* **Problem statement**
Reproduce every entry below word for word, leaving out the pictures.

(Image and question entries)

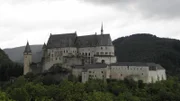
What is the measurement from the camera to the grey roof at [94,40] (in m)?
93.7

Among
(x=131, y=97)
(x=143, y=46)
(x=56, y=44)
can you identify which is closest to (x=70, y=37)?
(x=56, y=44)

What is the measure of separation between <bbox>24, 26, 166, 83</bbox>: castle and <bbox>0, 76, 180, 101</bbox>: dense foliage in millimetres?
2381

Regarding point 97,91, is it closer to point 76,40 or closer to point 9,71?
point 76,40

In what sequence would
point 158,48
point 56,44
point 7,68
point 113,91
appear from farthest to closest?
1. point 158,48
2. point 7,68
3. point 56,44
4. point 113,91

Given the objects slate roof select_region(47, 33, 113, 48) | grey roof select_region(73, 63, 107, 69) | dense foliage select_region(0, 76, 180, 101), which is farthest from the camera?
slate roof select_region(47, 33, 113, 48)

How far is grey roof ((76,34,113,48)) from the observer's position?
307 ft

* **Exercise result**
What is the measurement from the camera to the grey roof at [94,40] (in m)?
93.7

Among
(x=131, y=97)
(x=143, y=46)
(x=56, y=44)
can you identify which is closest to (x=70, y=37)?
(x=56, y=44)

What is the measure of separation between <bbox>24, 26, 166, 83</bbox>: castle and <bbox>0, 76, 180, 101</bbox>: dense foliage in millimetres?
2381

Regarding point 97,91, is it closer to point 76,40 or closer to point 9,71?
point 76,40

In what sequence would
point 158,48
point 56,44
point 7,68
point 113,91
appear from farthest to closest?
1. point 158,48
2. point 7,68
3. point 56,44
4. point 113,91

Given the objects slate roof select_region(47, 33, 113, 48) | grey roof select_region(73, 63, 107, 69) | dense foliage select_region(0, 76, 180, 101), which is farthest from the camera?
slate roof select_region(47, 33, 113, 48)

How far is grey roof ((76,34,113,48)) from the observer's position?
307 ft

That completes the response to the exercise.